It's true that more than 50,000 lobotomies were performed in the U.S. in the late 1940s and early 1950s by inserting a medical instrument resembling an ice pick through patients' eye sockets and into their brains. In a small number of early experiments, the instrument used was literally a kitchen ice pick. However ...
The vast majority of these transorbital lobotomies, as they were called, were performed with an instrument which, though it resembled an ice pick, was specifically designed and manufactured for this operation.
It's unknown precisely how many of the earliest lobotomies were performed with a literal kitchen ice pick; by one estimate, there were one or two dozen such operations.
There was a time when certain psychiatric conditions (mainly what is now known as schizophrenia) were so impervious to existing forms of treatment that doctors began experimenting with a type of brain surgery, ultimately dubbed "lobotomy," as a last resort. According to an old medical urban legend, during the 1950s these surgeries were performed by literally hammering an ice pick into patient brains through their eye sockets:
There's a grain of truth to these claims, but they're also partly false, for reasons we'll explain below. First, let's take a brief look at the history of lobotomies.
From Bone Drills to Ice Picks
The earliest lobotomy experiments in the 20th century took various forms, including: opening the skull and removing parts of the patient's brain, drilling two holes in the patient's head and injecting ethyl alcohol directly into the prefrontal cortex of the brain, and deploying a retractable wire loop through a hole drilled in the patient's forehead to disrupt nerve fibers running from the prefrontal cortex to the thalamus. All of these methods were (rightly) controversial and yielded mixed results at best (some patients died), but the latter technique of inserting an instrument through a hole and severing neural connections in the brain caught on in the 1930s, and was even promoted as a "miracle procedure."
During what might be termed the "golden age" of lobotomy, from the mid-1940s to the early 1950s, Dr. Walter Freeman of George Washington University developed and touted a streamlined technique known as a "transorbital lobotomy," which consisted of "sedating" a patient with a series of electroconvulsive shocks, then, instead of drilling a hole, inserting an ice pick-like surgical instrument into the brain by way of the patient's eye sockets to sever neural fibers believed to be the cause of certain kinds of mental illness.
St. Joseph, Missouri. Glore Psychiatric Museum. Display showing ice pick lobotomy. (Education Images/Universal Images Group via Getty Images)
Freeman was a great believer in this technique, and would sometimes travel the U.S. demonstrating transorbital lobotomies in psychiatric hospitals. During the 1950s, this type of psychosurgery became very popular. According to Encyclopedia Britannica, it is true that more than 50,000 lobotomies were performed in the United States, most of them between 1949 and 1952. By his own count, Freeman performed or participated in roughly 3,400 of these himself, according to Jack El-Hai, author of the 2005 book "The Lobotomist."
Were 50,000 Lobotomies Performed with an Ice Pick?
In literal terms, it's false that 50,000 lobotomies in the U.S. were performed with an ice pick. The vast majority of them were performed with medical instruments that resembled (and indeed were originally modeled after) a standard kitchen ice pick.
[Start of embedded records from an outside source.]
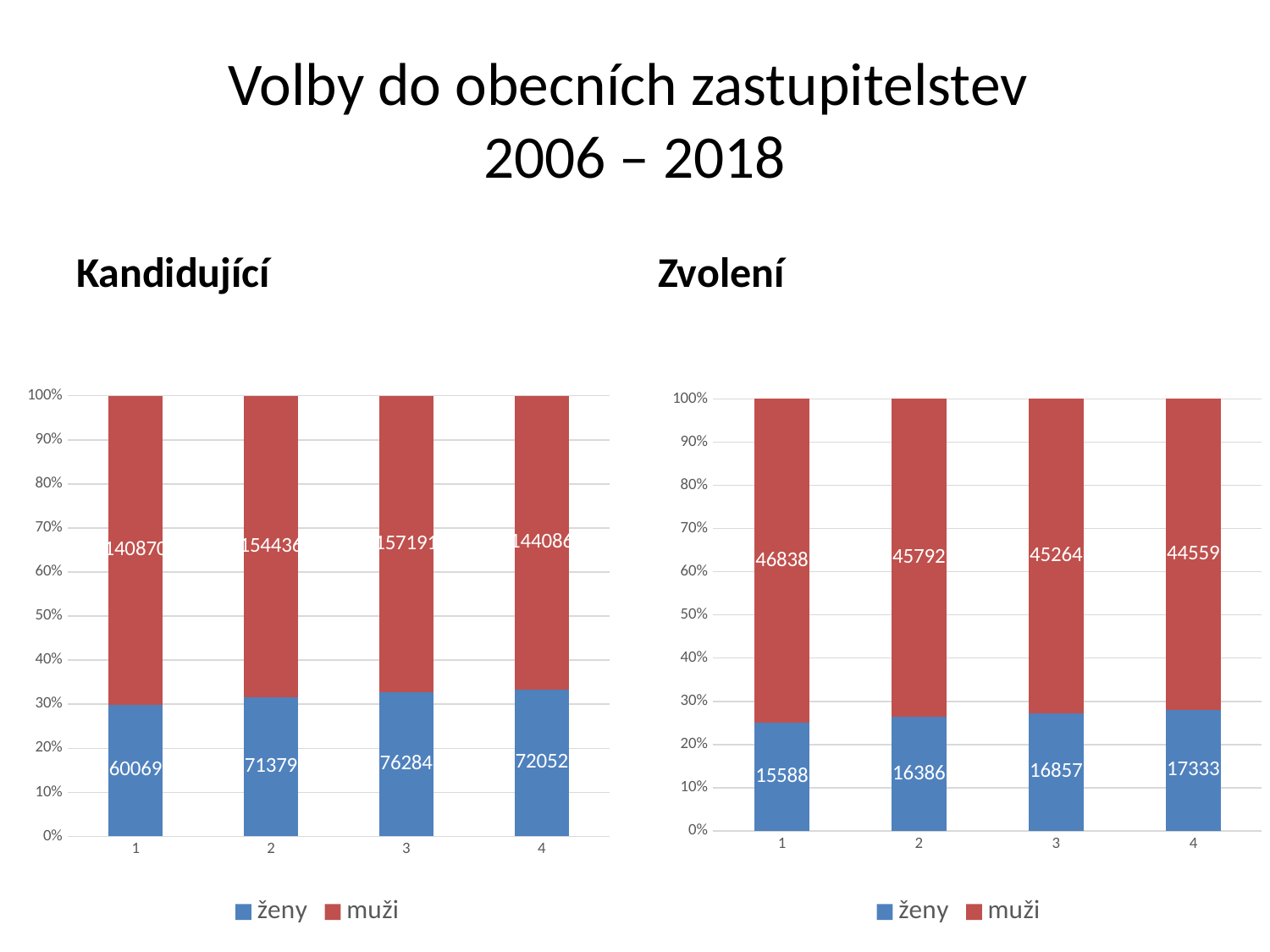
In the Zvolení chart, which category has the highest value for ženy? 4 In the Kandidující chart, what is the value for ženy in category 3? 76284 In the Zvolení chart, which category has the lowest value for muži? 4 In the Zvolení chart, what is the value for muži in category 2? 45792 In the Kandidující chart, which is larger: the ženy value for category 2 or for category 4? category 4 In the Kandidující chart, what is the value for muži in category 1? 140870 In the Zvolení chart, do the ženy values rise or fall from category 1 to category 4? rise What kind of chart is the Zvolení chart? stacked bar chart In the Kandidující chart, which category has the highest value for muži? 3 How many series does the legend of the Kandidující chart list? 2 In the Zvolení chart, what is the difference between the ženy values for category 4 and category 1? 1745 In the Zvolení chart, what is the total of the stacked bar for category 1? 62426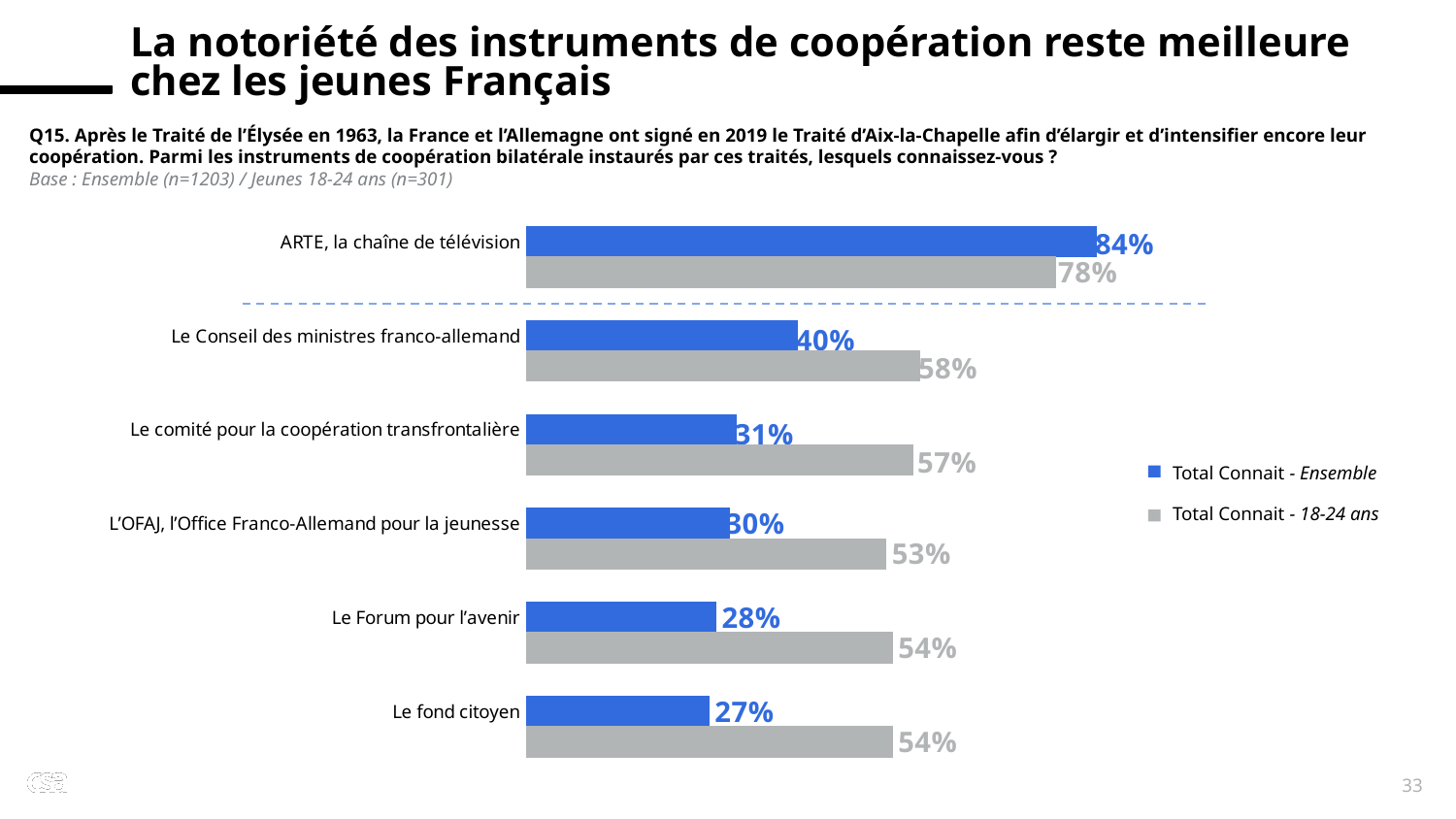
How many series does the legend list? 2 What is the value for ARTE, la chaîne de télévision in the Total Connait - Ensemble series? 84% Which colour represents the Total Connait - 18-24 ans series? Grey What kind of chart is shown on the slide? Bar chart What is the value for Le Conseil des ministres franco-allemand in the Total Connait - 18-24 ans series? 58% What is the difference between the Total Connait - 18-24 ans value and the Total Connait - Ensemble value for Le comité pour la coopération transfrontalière? 26 percentage points What is the value for Le fond citoyen in the Total Connait - Ensemble series? 27% How many categories are shown in the chart? 6 Which category has the lowest value in the Total Connait - Ensemble series? Le fond citoyen For L'OFAJ, l'Office Franco-Allemand pour la jeunesse, which series has the larger value: Total Connait - Ensemble or Total Connait - 18-24 ans? Total Connait - 18-24 ans For ARTE, la chaîne de télévision, which series has the larger value: Total Connait - Ensemble or Total Connait - 18-24 ans? Total Connait - Ensemble Which category has the highest value in the Total Connait - 18-24 ans series? ARTE, la chaîne de télévision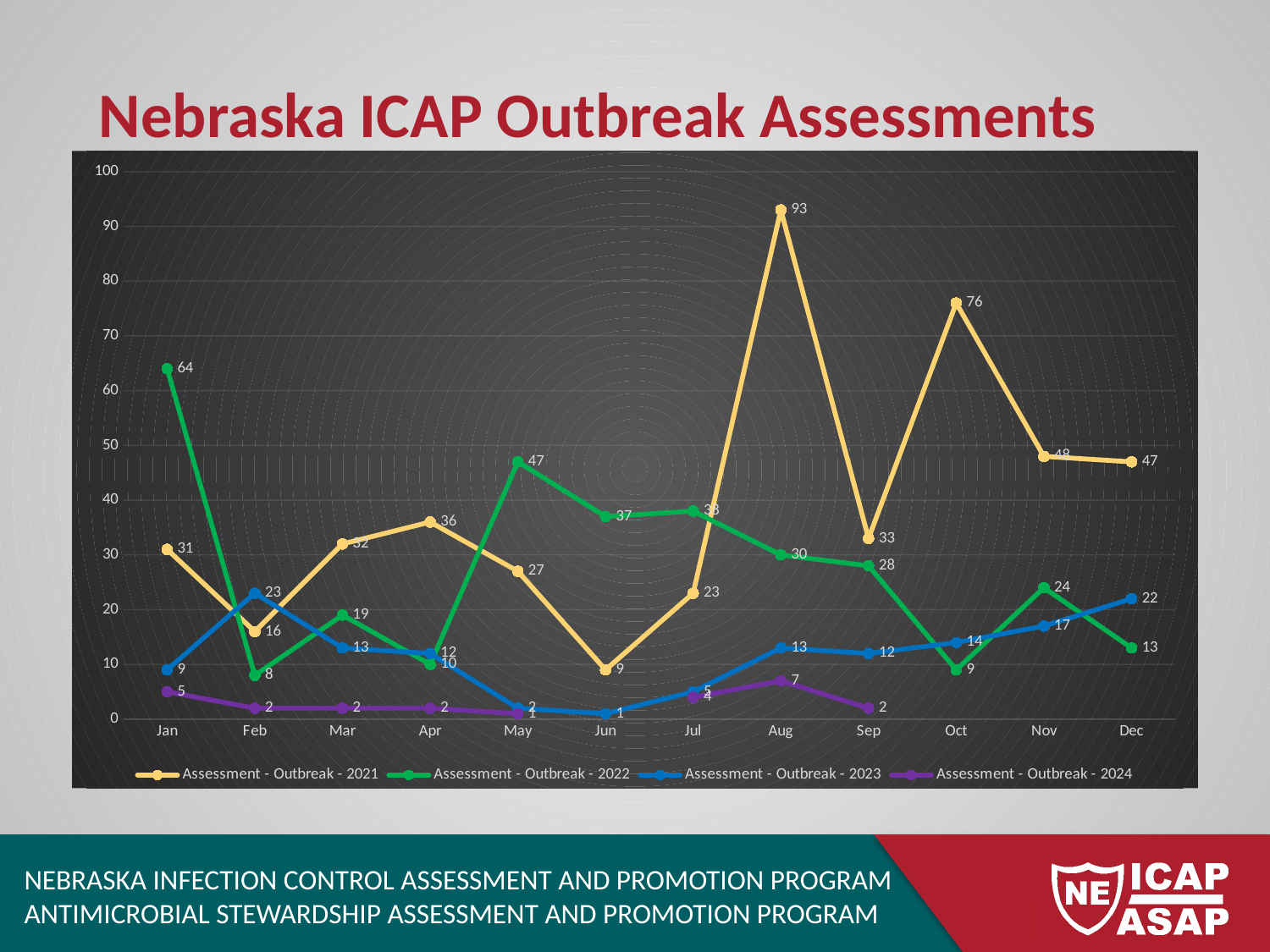
Is the value for Assessment - Outbreak - 2022 in May greater or less than 40? greater In Jan, which series has the larger value: Assessment - Outbreak - 2021 or Assessment - Outbreak - 2022? Assessment - Outbreak - 2022 What is the value for Assessment - Outbreak - 2021 in Aug? 93 In which month does Assessment - Outbreak - 2021 have its lowest value? Jun What kind of chart is shown on the slide? line chart What is the value for Assessment - Outbreak - 2024 in Aug? 7 How many months are shown on the x axis? 12 In which month does Assessment - Outbreak - 2021 reach its highest value? Aug What is the difference between the Aug and Oct values for Assessment - Outbreak - 2021? 17 How many series does the legend list? 4 What is the value for Assessment - Outbreak - 2023 in Dec? 22 What is the value for Assessment - Outbreak - 2022 in Jan? 64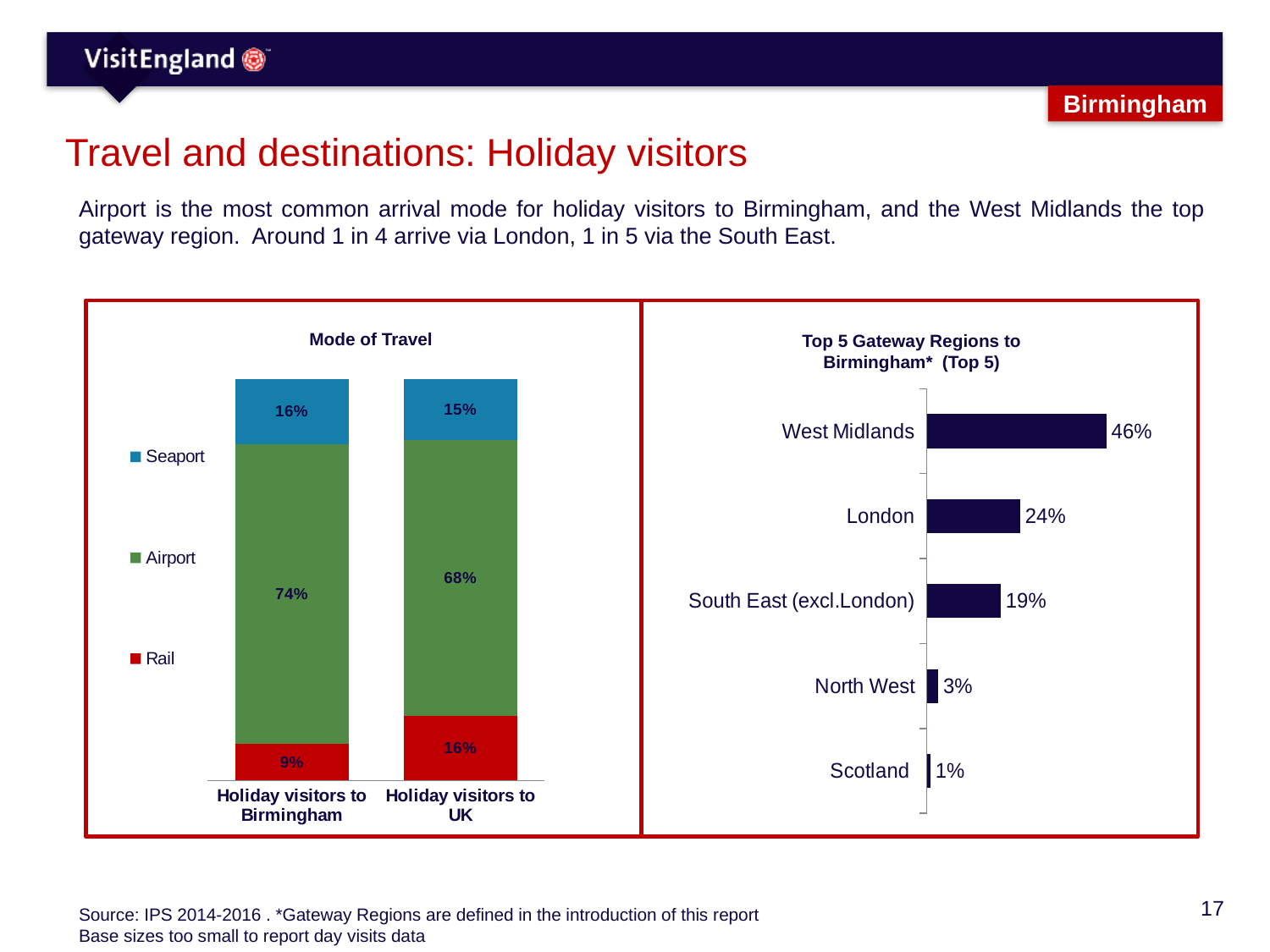
What kind of chart is the Top 5 Gateway Regions to Birmingham chart? Bar chart In the Mode of Travel chart, what is the difference between the Airport share for holiday visitors to Birmingham and for holiday visitors to the UK? 6 percentage points In the Top 5 Gateway Regions to Birmingham chart, how many regions are shown? 5 In the Mode of Travel chart, what is the Seaport share for holiday visitors to Birmingham? 16% In the Mode of Travel chart, which is larger: the Rail share for holiday visitors to Birmingham or for holiday visitors to the UK? Holiday visitors to UK In the Mode of Travel chart, what percentage of holiday visitors to Birmingham arrive by Airport? 74% In the Top 5 Gateway Regions to Birmingham chart, which region has the highest value? West Midlands In the Top 5 Gateway Regions to Birmingham chart, what is the value for London? 24% In the Mode of Travel chart, how many series does the legend list? 3 In the Top 5 Gateway Regions to Birmingham chart, which region has the lowest value? Scotland In the Top 5 Gateway Regions to Birmingham chart, what is the difference between West Midlands and South East (excl.London)? 27 percentage points In the Mode of Travel chart, what percentage of holiday visitors to the UK arrive by Rail? 16%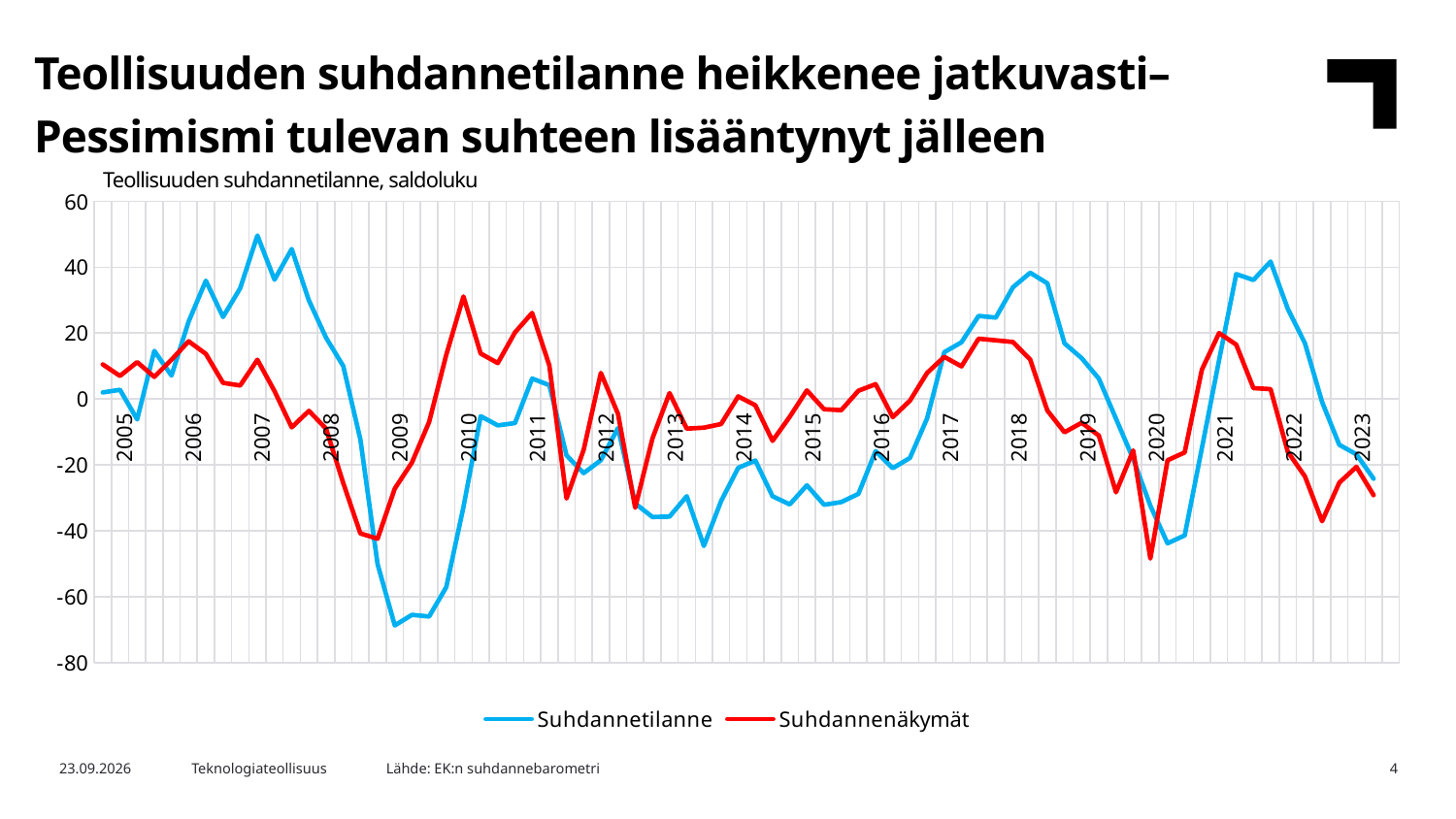
Is the peak of the Suhdannenäkymät series around 2010 greater or less than 20? greater How many series does the legend list? 2 How many year labels are shown on the x axis? 19 Which series reaches the highest value anywhere on the chart? Suhdannetilanne What is the title printed above the chart? Teollisuuden suhdannetilanne, saldoluku Is the peak of the Suhdannetilanne series in 2007 greater or less than 40? greater Which series reaches the lowest value anywhere on the chart? Suhdannetilanne Is the lowest value of the Suhdannetilanne series (around 2009) greater or less than -60? less Does the Suhdannetilanne series rise or fall from its 2021 peak to 2023? fall What are the two series named in the legend? Suhdannetilanne and Suhdannenäkymät What kind of chart is shown on the slide? line chart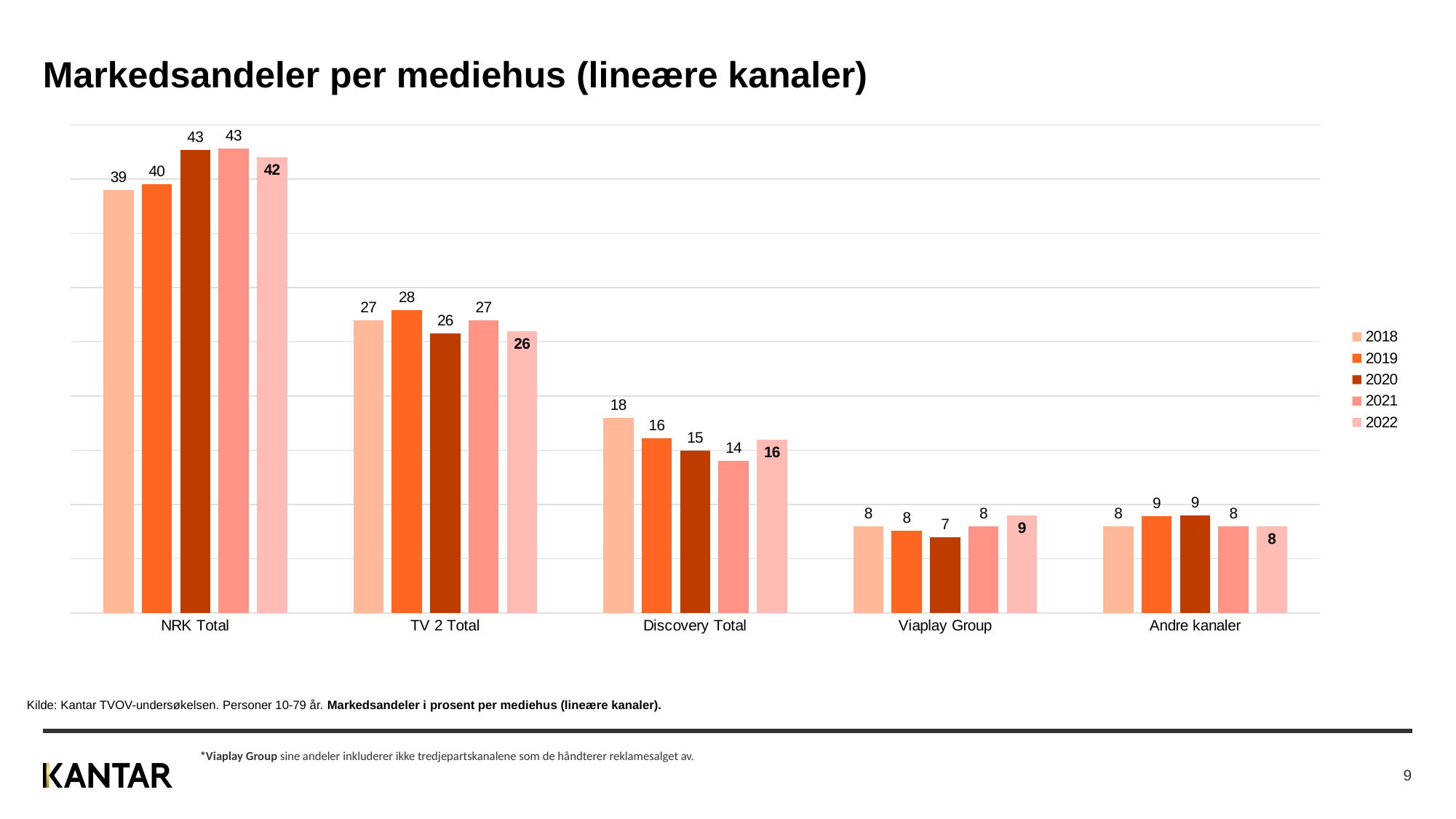
What is the value for Viaplay Group in 2020? 7 How many series does the legend list? 5 What is the value for NRK Total in 2022? 42 How many categories are shown on the x axis? 5 What is the value for Discovery Total in 2021? 14 What is the difference between the NRK Total values for 2018 and 2022? 3 What kind of chart is shown on the slide? Bar chart Which category has the highest value in 2022? NRK Total Which is larger: the 2022 value for TV 2 Total or the 2022 value for Discovery Total? TV 2 Total Which year has the lowest value for Discovery Total? 2021 What is the title of the chart? Markedsandeler per mediehus (lineære kanaler) What is the value for TV 2 Total in 2019? 28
Partially because of that resemblance, transorbital lobotomies were widely known, colloquially, as "ice-pick lobotomies," including within the psychiatric community itself. The other reason is that Freeman, who invented the two standard instruments used in these lobotomies, the transorbital leucotome and the orbitoclast, not only was inspired by the design and utility of the humble ice pick for his purposes, but really did use a kitchen ice pick in his earliest transorbital lobotomy experiments, beginning with cadavers.
The problem with the existing instruments he tried was that they could not pierce the transorbital plate, a layer of bone protecting the brain, without damaging it. In "The Lobotomist," El-Hai describes Freeman's "aha" moment:
Stymied, he searched for a tool that would work. He needed "some instrument, slender, sharp and tough," he wrote. In his kitchen drawer at home he found the solution: a tool with a strong shaft and sturdy wooden handle. It was a standard ice pick imprinted with the name of the Uline Ice Company.
Did Freeman use that kitchen ice pick to perform lobotomies on actual living patients? The historical consensus appears to be yes, he did. How many? That's difficult to ascertain. El-Hai told us in an email that he found no number cited in Freeman's archived records. "My best guess is that Freeman used a kitchen ice pick for the first dozen or two dozen of his transorbital lobotomies before advancing to better equipment," El-Hai said.
The lobotomy boom of the late 1940s and early 1950s gradually waned as the '50s wore on, largely because of successes with newly developed antipsychotic and antidepressant medications that produced much better (and less risky) results, but also because the procedure came to be highly criticized within the medical profession itself. Today, according to a 2017 study, "the lobotomy is rarely practiced, and Freeman's techniques are obsolete."